### OBJECTIVE
Find each line in the data that contains the string "bbox" and copy it out. Case counts.

### INPUT

-*-*-

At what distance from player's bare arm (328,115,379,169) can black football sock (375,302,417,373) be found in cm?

-*-*-

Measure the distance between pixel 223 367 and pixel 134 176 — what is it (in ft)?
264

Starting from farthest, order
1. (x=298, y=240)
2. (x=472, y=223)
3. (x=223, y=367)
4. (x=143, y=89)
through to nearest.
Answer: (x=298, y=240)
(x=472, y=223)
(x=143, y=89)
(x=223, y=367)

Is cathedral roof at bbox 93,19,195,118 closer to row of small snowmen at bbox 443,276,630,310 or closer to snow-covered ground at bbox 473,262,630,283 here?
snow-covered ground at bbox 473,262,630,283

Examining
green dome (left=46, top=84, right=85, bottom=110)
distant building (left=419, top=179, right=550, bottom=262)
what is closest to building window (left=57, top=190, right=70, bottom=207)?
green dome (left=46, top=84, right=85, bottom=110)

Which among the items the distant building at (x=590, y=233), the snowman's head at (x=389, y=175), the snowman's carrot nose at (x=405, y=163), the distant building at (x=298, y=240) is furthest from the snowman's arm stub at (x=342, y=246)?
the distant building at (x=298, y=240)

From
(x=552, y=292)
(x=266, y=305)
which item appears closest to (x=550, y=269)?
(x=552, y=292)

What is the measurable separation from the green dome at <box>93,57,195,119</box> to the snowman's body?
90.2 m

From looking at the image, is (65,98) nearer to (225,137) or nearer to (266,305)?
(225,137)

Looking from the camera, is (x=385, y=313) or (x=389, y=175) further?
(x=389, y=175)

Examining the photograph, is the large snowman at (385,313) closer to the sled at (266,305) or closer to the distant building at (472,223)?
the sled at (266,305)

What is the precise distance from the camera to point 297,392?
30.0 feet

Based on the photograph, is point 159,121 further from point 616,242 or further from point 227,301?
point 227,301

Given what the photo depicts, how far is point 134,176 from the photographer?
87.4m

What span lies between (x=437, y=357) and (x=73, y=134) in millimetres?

-*-*-

### SOLUTION TO THIS TASK
Is cathedral roof at bbox 93,19,195,118 closer to row of small snowmen at bbox 443,276,630,310 or closer to snow-covered ground at bbox 473,262,630,283 here?
snow-covered ground at bbox 473,262,630,283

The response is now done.